After some time had passed, Ema said, “What the heck was that?”
“I have no idea.”
“Did you see how she reacted when she heard where we’re from?”
I nodded.
“What could that have to do with my online relationship with her son?”
“Same answer,” I said.
“You have no idea?”
“Bingo.”
“So now what? Do we start searching for Buck?”
I thought about it. “Did you notice that tennis club on the way in?”
“The snooty-looking one?”
“Right. When Rachel and I were here last time, Jared said something about having to get to his job at the club. I mean, there may be more than one club on this island—”
“No, it’s that one,” Ema said. “Look at this street. This is where the workers live. I bet ninety percent of the people who live here work at that tennis club. The bigger problem is, look at us. You’re wearing jeans. I’m wearing, well, not tennis whites.”
“I have an idea,” I said.
We started back down the street toward the main road. We turned right. The tennis club was up ahead. I thought that maybe there would be a guard or a gate, but this was the kind of island where you didn’t need that. Guards at clubs were there to keep out the riffraff. This island had no riffraff. Just members and staff.

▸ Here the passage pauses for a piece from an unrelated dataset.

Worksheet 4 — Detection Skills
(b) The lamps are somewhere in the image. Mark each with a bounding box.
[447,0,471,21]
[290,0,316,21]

We started down the entrance road when a young man in tennis whites with a sweater tied around his neck hurried toward us. “May I help you?”
“No,” I said. “We’re fine.”
We kept walking toward the clubhouse. I thought that maybe Mr. Tied Sweater would let us be. He didn’t. He ran alongside us and said, “Uh, excuse me?”
“Yes?”
“Why are you here?”
I had expected this. I had hoped, though, to get lucky and walk around a little more and maybe spot our boy, but that was not to be. Still, we kept walking and looking as we spoke. “My name is Will. This is my sister, Grace.”
Ema nodded. We kept walking and scanning for Jared.
“Yeah, okay. What can I do for you? This club has a strict dress code. Neither one of you is adhering to it.”
“We are here seeking employment,” I said.
Tied Sweater was getting annoyed that we wouldn’t stop walking. “I don’t think we are hiring at the current time.”
“Oh, that’s too bad,” Ema said.
We were at the door to the clubhouse. I pushed through. “Maybe we could fill out an application. Just to keep it on file. In case someone quits.”
“We require references. Do you have them?”
“Yes, we do.” It was time to take a chance. “Jared Lowell will recommend us.”
“Oh,” Tied Sweater said, suddenly smiling. His whole persona changed. Jared clearly had some clout. “You’re both friends of Jared’s?”